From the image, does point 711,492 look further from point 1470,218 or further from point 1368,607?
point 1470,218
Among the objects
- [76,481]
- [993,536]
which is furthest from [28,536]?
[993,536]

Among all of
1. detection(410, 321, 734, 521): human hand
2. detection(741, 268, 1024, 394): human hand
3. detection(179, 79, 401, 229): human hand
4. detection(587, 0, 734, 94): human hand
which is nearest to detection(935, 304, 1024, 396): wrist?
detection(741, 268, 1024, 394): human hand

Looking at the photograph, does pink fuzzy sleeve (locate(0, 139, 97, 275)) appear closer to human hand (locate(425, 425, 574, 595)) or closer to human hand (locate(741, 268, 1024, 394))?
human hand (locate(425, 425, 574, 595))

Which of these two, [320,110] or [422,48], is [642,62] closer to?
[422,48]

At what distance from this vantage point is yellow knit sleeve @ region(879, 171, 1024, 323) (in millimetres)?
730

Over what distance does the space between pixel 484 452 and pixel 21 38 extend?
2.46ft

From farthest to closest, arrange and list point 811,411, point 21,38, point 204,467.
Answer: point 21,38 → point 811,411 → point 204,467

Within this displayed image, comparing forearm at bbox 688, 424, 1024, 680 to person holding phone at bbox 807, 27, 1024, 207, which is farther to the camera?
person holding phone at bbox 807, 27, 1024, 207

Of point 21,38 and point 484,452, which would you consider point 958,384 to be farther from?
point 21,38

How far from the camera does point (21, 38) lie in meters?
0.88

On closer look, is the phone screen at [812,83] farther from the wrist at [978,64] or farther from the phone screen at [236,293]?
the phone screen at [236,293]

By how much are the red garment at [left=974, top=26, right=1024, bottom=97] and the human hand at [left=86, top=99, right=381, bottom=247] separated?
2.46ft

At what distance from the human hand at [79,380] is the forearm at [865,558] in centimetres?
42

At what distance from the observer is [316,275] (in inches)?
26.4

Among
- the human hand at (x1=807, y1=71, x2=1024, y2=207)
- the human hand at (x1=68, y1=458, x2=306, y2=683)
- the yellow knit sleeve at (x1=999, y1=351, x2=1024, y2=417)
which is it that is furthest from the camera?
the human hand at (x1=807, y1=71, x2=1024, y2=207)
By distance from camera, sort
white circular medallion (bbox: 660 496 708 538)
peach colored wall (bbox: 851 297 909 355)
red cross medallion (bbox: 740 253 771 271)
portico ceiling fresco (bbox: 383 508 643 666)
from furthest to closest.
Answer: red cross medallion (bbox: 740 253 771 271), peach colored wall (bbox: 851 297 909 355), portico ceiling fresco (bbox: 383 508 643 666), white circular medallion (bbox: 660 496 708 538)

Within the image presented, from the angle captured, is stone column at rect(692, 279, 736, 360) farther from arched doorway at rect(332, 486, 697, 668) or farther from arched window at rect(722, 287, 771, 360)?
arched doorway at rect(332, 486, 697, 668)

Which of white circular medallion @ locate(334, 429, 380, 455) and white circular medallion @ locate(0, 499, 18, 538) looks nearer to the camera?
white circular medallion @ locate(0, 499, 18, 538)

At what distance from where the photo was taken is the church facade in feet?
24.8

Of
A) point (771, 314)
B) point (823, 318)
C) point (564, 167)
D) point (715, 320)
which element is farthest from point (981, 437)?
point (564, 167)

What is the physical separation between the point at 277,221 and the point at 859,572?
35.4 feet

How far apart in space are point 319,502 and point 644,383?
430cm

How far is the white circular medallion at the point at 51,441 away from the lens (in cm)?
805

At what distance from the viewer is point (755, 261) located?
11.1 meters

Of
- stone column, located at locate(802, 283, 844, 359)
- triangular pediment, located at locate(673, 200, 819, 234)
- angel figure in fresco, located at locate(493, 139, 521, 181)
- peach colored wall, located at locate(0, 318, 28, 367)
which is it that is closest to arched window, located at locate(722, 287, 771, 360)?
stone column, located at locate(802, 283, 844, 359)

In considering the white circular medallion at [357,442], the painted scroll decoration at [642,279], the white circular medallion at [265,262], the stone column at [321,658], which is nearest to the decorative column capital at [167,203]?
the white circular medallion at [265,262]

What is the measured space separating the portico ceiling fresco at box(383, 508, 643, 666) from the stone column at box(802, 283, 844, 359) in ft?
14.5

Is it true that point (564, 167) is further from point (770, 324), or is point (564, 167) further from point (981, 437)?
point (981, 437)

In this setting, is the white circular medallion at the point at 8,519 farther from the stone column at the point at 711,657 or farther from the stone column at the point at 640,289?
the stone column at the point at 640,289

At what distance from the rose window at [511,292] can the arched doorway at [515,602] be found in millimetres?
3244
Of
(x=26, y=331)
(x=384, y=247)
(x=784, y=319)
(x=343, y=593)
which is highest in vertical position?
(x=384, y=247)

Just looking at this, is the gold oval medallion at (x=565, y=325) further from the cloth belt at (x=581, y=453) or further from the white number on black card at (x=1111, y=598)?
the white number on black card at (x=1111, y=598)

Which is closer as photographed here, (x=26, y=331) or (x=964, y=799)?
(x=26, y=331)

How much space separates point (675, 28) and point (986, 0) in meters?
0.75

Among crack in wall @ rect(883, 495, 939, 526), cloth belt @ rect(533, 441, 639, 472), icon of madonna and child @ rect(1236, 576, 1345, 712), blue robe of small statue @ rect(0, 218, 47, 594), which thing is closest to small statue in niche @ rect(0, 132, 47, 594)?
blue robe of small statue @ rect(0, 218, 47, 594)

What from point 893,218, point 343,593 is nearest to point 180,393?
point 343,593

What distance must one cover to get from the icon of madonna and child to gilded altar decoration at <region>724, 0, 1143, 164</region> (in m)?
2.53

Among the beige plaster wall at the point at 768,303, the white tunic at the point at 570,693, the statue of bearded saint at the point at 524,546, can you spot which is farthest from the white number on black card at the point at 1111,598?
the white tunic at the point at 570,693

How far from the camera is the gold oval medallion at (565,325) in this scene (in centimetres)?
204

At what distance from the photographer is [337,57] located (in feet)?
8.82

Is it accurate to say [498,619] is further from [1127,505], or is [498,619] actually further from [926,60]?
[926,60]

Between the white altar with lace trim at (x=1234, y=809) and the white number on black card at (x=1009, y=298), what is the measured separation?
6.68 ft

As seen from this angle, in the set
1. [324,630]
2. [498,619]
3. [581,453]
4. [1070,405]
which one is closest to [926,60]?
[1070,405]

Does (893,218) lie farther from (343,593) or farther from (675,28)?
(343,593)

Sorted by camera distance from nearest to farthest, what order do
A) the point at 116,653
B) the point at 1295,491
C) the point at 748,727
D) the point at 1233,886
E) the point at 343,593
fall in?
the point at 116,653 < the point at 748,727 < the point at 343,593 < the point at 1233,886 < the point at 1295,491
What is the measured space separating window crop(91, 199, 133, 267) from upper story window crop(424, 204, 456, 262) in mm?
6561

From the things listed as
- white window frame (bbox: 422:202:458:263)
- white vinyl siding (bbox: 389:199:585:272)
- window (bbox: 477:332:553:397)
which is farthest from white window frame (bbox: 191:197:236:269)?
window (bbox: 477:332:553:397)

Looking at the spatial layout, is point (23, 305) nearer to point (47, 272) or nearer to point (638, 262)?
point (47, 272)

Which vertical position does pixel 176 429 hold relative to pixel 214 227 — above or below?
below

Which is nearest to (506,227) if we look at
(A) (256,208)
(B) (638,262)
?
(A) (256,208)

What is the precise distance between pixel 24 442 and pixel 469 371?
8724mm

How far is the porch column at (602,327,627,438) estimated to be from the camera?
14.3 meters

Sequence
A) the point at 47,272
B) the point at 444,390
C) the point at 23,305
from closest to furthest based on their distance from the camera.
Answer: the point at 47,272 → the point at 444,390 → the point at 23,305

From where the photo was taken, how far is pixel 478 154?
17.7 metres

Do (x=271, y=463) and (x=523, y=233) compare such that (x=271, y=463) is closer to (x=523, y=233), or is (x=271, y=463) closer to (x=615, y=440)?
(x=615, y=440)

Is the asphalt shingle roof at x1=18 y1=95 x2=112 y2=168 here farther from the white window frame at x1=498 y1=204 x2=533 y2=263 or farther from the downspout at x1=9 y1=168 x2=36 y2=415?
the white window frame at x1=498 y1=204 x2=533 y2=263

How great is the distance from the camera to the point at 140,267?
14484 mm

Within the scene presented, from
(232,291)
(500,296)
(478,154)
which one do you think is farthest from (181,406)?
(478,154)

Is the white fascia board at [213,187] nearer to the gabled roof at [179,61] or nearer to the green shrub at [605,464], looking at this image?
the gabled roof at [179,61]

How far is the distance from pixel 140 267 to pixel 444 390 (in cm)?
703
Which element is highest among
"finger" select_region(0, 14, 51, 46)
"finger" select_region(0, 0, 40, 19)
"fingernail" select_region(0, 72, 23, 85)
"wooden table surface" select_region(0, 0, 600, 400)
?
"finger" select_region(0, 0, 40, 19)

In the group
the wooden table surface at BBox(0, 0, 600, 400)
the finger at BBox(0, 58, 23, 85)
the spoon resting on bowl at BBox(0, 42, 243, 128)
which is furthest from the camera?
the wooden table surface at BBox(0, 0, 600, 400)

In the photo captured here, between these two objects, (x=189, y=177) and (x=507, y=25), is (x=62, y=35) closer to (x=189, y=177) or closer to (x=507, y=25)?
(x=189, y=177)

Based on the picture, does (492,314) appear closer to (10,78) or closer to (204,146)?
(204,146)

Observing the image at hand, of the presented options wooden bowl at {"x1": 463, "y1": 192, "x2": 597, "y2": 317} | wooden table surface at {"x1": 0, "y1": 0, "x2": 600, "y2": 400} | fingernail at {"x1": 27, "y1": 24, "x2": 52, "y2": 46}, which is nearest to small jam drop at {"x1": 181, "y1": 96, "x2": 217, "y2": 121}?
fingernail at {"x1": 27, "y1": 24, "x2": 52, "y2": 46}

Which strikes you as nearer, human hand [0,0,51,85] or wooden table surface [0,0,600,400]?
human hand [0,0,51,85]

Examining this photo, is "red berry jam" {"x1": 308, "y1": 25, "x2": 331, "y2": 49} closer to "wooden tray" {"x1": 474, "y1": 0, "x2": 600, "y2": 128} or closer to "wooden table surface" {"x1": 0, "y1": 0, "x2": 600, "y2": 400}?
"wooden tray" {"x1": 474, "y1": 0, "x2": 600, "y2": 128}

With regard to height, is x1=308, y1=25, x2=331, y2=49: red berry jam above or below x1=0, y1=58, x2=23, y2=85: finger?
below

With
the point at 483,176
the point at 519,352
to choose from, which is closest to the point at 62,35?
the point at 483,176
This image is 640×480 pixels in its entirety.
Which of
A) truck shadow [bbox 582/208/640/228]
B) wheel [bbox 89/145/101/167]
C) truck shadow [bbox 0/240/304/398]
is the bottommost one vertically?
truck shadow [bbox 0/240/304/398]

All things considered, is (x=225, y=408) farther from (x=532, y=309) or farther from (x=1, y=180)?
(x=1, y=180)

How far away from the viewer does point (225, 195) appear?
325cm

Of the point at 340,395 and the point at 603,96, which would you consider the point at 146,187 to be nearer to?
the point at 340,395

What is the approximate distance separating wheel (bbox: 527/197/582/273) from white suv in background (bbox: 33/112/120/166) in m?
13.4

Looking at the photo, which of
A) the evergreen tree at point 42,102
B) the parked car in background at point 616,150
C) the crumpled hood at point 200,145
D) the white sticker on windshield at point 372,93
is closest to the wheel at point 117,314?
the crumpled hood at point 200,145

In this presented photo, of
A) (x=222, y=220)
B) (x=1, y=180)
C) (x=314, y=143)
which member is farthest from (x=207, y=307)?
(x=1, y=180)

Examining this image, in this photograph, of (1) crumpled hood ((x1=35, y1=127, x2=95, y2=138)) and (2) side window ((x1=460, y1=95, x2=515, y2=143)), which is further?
-----
EXERCISE PROMPT: Reproduce only the lines between the line containing "What is the approximate" and the last line of the records, those two lines included, exactly.

WRITTEN RESPONSE:
What is the approximate distance separating wheel (bbox: 527/197/582/273) from white suv in background (bbox: 33/112/120/166) in m?
13.4

Looking at the photo, which of
A) the evergreen tree at point 42,102
B) the parked car in background at point 616,150
C) the crumpled hood at point 200,145
D) the white sticker on windshield at point 372,93
is closest to the wheel at point 117,314?
the crumpled hood at point 200,145

In this presented photo, of
A) (x=222, y=220)
B) (x=1, y=180)
C) (x=314, y=143)
which member is farthest from (x=207, y=307)?
(x=1, y=180)

Examining this image, in this photograph, of (1) crumpled hood ((x1=35, y1=127, x2=95, y2=138)) and (2) side window ((x1=460, y1=95, x2=515, y2=143)), which is further?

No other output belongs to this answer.